*** DATASET ***
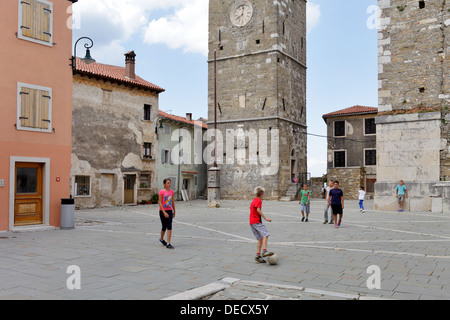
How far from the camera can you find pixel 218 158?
34.8 metres

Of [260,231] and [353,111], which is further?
[353,111]

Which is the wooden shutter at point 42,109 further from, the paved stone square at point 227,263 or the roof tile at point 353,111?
the roof tile at point 353,111

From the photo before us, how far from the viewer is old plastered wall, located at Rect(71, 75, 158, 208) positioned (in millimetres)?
25734

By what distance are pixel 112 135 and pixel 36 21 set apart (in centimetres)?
1497

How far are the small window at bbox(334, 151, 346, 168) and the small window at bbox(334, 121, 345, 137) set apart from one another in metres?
1.77

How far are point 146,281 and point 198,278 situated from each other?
32.2 inches

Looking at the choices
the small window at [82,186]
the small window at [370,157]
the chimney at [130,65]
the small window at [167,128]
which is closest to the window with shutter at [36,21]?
the small window at [82,186]

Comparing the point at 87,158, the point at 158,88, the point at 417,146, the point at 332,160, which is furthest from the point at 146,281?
the point at 332,160

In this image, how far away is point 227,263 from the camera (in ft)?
25.1

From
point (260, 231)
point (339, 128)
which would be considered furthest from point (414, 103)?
point (339, 128)

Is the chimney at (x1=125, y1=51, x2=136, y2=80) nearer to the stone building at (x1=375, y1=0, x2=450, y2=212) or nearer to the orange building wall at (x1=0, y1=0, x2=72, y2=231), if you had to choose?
the orange building wall at (x1=0, y1=0, x2=72, y2=231)

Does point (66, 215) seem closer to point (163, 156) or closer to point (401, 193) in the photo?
point (401, 193)
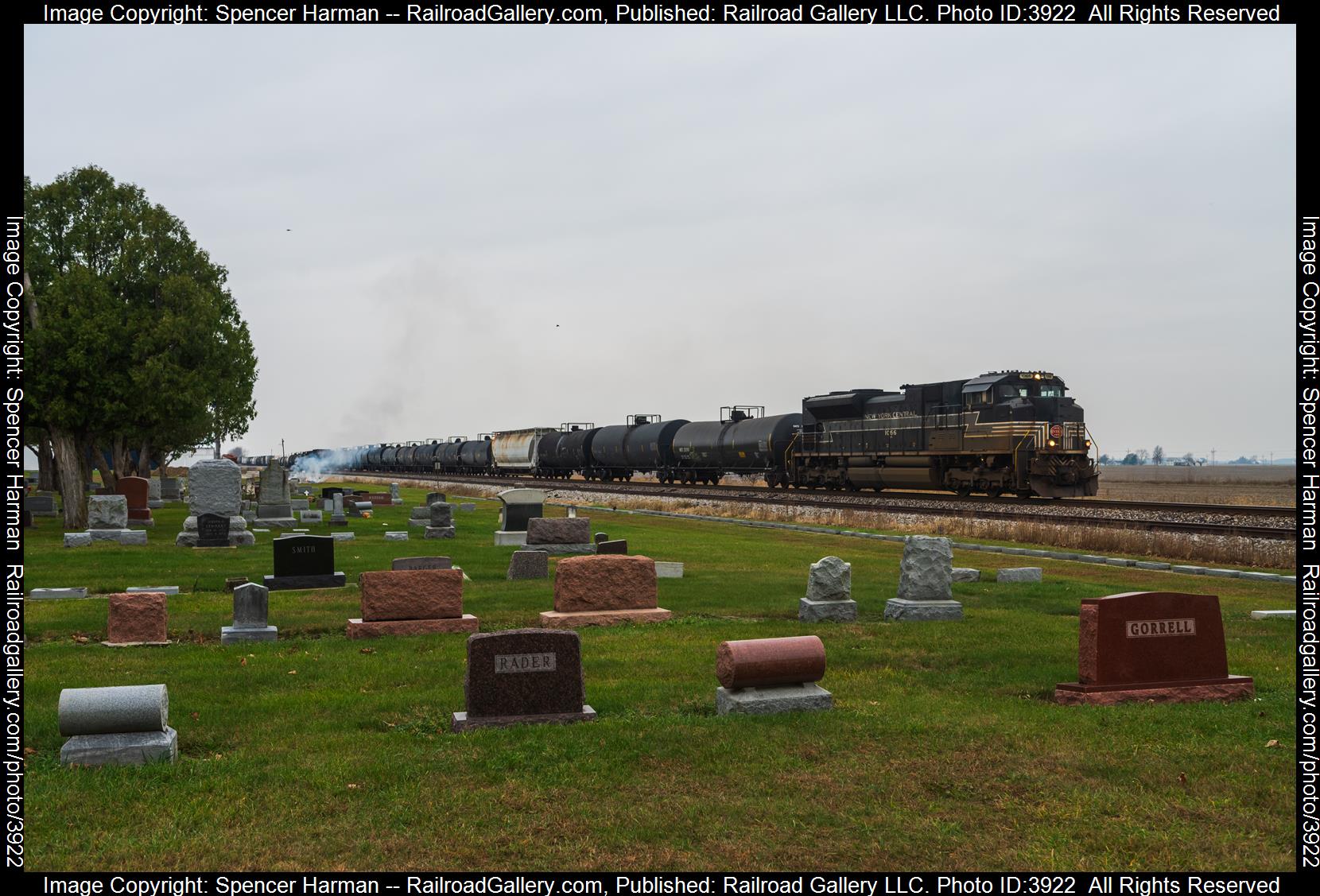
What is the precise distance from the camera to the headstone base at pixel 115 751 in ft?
25.6

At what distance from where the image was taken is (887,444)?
4316 centimetres

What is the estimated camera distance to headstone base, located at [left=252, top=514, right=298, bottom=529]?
1260 inches

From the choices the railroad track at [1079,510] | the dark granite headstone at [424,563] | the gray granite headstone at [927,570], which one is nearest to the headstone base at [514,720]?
the gray granite headstone at [927,570]

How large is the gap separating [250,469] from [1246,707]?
123 metres

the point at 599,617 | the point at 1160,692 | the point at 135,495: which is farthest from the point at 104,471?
the point at 1160,692

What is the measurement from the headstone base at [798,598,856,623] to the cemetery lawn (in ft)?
1.12

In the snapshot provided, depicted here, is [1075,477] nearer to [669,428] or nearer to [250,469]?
[669,428]

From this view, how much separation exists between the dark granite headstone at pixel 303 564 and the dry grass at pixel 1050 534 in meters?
16.6

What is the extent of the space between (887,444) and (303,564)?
29.4 m

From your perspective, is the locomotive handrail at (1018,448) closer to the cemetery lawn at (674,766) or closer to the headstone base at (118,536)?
the cemetery lawn at (674,766)

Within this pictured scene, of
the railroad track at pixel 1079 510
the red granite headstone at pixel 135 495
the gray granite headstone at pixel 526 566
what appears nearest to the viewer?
the gray granite headstone at pixel 526 566

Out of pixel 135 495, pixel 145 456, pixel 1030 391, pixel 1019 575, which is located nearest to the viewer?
pixel 1019 575

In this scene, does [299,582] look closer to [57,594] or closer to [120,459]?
[57,594]
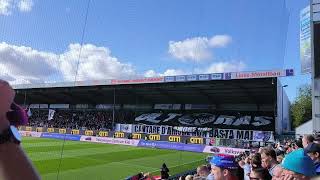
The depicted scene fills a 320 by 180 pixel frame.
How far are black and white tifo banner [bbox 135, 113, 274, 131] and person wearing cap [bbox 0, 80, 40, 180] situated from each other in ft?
145

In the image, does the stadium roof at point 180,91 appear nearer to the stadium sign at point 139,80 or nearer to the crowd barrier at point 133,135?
the stadium sign at point 139,80

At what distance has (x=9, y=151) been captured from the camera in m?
1.12

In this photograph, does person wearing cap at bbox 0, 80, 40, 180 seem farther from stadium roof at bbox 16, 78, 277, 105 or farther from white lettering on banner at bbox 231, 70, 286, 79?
stadium roof at bbox 16, 78, 277, 105

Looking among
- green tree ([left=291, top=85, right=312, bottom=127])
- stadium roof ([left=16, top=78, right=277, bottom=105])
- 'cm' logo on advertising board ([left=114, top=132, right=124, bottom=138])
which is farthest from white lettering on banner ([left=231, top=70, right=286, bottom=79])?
green tree ([left=291, top=85, right=312, bottom=127])

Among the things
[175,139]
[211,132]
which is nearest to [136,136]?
[175,139]

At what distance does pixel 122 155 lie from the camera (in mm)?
29750

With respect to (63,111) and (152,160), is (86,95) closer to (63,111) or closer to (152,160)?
(63,111)

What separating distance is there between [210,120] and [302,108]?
3176 cm

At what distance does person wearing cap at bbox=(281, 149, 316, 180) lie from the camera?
3.29 meters

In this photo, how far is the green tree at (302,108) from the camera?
7256cm

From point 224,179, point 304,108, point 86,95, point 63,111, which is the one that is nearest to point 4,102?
point 224,179

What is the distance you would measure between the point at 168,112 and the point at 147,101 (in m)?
3.68

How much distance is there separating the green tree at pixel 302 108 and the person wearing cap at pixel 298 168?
6892 centimetres

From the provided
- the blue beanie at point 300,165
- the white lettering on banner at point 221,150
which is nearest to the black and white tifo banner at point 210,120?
the white lettering on banner at point 221,150
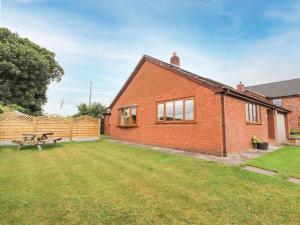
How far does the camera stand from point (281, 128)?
16594 mm

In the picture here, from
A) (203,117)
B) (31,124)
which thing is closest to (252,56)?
(203,117)

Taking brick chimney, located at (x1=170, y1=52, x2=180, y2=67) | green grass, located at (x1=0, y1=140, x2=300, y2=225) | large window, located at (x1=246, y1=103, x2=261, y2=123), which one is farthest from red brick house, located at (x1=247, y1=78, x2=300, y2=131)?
green grass, located at (x1=0, y1=140, x2=300, y2=225)

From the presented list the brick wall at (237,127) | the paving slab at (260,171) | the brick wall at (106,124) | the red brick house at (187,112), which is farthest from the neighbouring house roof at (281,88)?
the paving slab at (260,171)

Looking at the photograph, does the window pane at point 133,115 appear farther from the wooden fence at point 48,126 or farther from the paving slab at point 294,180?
the paving slab at point 294,180

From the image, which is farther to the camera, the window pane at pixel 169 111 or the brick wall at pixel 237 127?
the window pane at pixel 169 111

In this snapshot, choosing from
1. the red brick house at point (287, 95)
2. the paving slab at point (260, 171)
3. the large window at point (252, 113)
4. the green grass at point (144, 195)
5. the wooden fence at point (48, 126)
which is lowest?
the green grass at point (144, 195)

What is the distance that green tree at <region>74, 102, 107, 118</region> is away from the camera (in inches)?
918

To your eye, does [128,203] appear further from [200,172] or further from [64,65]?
[64,65]

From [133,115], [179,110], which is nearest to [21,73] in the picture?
[133,115]

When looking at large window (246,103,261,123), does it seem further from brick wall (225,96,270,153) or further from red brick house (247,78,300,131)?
red brick house (247,78,300,131)

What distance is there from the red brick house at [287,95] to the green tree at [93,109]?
87.2 ft

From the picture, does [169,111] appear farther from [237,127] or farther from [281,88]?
[281,88]

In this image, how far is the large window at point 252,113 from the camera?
10586mm

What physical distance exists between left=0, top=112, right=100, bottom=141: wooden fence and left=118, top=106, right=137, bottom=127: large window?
96.5 inches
***
▸ **WHAT THIS TASK INVOLVES**
Recast the material from the line holding "At what distance from" through the line holding "1260 inches", inclusive, as a JSON list of strings. Give one string per line and leave out blank lines.

▸ **COMPLETE ANSWER**
[
  "At what distance from where the image was taken is (887,444)?",
  "4316 centimetres",
  "What is the estimated camera distance to headstone base, located at [left=252, top=514, right=298, bottom=529]?",
  "1260 inches"
]